* _Goal_: From the line that contains "What is the distance" to the last line of the data below, transcribe every line exactly. Do not include the pictures.

___ Entries provided

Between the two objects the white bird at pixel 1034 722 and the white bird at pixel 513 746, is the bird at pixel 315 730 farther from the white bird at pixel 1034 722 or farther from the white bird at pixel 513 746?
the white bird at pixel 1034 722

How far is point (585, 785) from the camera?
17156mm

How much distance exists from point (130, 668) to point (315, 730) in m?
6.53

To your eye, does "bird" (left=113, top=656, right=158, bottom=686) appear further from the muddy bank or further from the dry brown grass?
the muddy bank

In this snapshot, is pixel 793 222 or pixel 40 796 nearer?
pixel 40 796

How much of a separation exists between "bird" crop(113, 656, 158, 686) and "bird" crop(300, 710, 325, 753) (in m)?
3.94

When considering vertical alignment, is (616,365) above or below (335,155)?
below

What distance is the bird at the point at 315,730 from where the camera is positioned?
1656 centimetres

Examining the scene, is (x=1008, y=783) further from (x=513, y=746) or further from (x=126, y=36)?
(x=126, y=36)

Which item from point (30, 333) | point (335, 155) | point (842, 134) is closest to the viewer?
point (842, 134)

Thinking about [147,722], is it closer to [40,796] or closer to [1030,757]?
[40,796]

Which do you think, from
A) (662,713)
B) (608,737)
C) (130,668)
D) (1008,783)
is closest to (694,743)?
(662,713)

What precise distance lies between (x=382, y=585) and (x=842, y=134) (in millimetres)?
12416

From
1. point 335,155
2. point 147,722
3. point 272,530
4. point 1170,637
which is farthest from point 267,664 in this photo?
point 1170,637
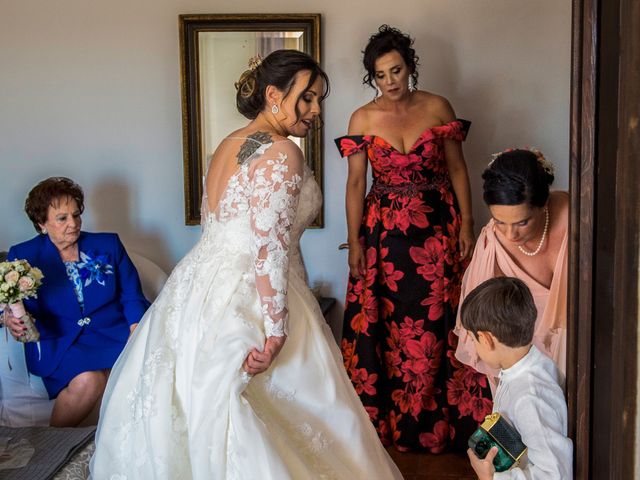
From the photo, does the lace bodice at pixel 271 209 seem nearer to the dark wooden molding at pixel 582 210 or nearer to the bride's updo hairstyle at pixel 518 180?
the bride's updo hairstyle at pixel 518 180

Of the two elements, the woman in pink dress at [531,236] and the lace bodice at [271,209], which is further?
the woman in pink dress at [531,236]

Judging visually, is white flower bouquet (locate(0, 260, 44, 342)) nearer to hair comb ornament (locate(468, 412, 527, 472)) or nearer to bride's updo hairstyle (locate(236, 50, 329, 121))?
bride's updo hairstyle (locate(236, 50, 329, 121))

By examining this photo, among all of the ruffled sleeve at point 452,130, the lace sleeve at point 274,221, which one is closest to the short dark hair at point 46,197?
the lace sleeve at point 274,221

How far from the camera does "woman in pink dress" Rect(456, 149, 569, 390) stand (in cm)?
230

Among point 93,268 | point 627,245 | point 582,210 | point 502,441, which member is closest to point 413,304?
point 93,268

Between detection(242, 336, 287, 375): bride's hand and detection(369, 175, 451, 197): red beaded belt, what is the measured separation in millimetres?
1318

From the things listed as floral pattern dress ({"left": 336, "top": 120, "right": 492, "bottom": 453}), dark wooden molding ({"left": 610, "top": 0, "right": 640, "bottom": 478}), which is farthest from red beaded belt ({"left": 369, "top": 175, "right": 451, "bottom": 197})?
dark wooden molding ({"left": 610, "top": 0, "right": 640, "bottom": 478})

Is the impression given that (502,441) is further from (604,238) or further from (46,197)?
(46,197)

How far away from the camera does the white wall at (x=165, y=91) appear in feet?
12.0

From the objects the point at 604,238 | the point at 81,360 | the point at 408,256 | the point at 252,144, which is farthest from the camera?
the point at 408,256

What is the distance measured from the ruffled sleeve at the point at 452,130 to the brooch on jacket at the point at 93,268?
1446 millimetres

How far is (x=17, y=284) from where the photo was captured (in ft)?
9.68

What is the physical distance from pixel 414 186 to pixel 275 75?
3.93ft

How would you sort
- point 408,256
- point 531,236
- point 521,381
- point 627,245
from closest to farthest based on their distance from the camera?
1. point 627,245
2. point 521,381
3. point 531,236
4. point 408,256
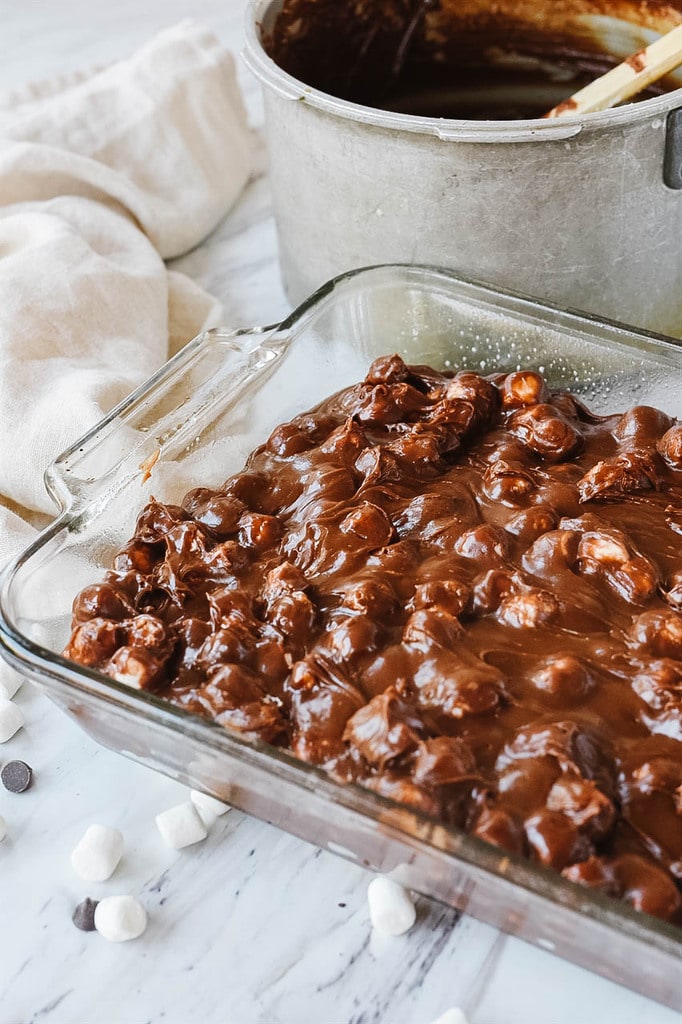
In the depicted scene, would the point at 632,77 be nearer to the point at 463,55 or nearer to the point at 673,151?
the point at 673,151

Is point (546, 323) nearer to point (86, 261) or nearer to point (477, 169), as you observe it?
point (477, 169)

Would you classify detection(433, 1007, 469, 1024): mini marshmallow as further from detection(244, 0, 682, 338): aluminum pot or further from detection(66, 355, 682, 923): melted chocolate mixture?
detection(244, 0, 682, 338): aluminum pot

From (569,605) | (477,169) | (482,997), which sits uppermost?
(477,169)

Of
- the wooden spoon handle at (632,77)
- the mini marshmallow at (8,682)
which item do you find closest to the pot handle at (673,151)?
the wooden spoon handle at (632,77)

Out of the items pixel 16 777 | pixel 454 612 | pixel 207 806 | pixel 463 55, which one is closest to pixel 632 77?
pixel 463 55

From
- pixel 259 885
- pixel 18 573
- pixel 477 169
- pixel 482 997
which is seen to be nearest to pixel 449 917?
pixel 482 997

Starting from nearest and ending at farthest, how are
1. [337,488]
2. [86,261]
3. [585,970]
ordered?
[585,970] → [337,488] → [86,261]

______

* _Worked solution_:
What is the distance measured from the ruffled sleeve at the point at 452,130 to the brooch on jacket at the point at 93,268?
1446 millimetres

How far is (x=17, y=284) from where the photo was captured (in ft)?
9.68

What is the physical distance from pixel 414 186 to pixel 275 75?
3.93ft

How would you sort
- point 408,256
- point 531,236
- point 521,381
- point 627,245
from closest to farthest based on their distance from the camera?
1. point 627,245
2. point 521,381
3. point 531,236
4. point 408,256
In the depicted scene, would the point at 632,77 be nearer to the point at 463,55 or nearer to the point at 673,151?
the point at 673,151

Is point (546, 323) nearer to point (86, 261) or nearer to point (477, 169), as you observe it?
point (477, 169)

Would you classify detection(433, 1007, 469, 1024): mini marshmallow as further from detection(244, 0, 682, 338): aluminum pot or further from detection(66, 355, 682, 923): melted chocolate mixture?
detection(244, 0, 682, 338): aluminum pot

From (569,605) | (477,169) | (482,997), which sits uppermost?
(477,169)

Of
- the wooden spoon handle at (632,77)
- the mini marshmallow at (8,682)
which item do you find closest to the pot handle at (673,151)?
the wooden spoon handle at (632,77)

Out of the items pixel 16 777 | pixel 454 612 | pixel 207 806 | pixel 463 55, which one is closest to pixel 632 77?
pixel 463 55

From
- pixel 259 885
- pixel 18 573
- pixel 477 169
- pixel 482 997
which is seen to be nearest to pixel 449 917?
pixel 482 997

Starting from nearest and ending at farthest, how are
1. [337,488]
2. [86,261]
3. [585,970]
ordered?
[585,970] → [337,488] → [86,261]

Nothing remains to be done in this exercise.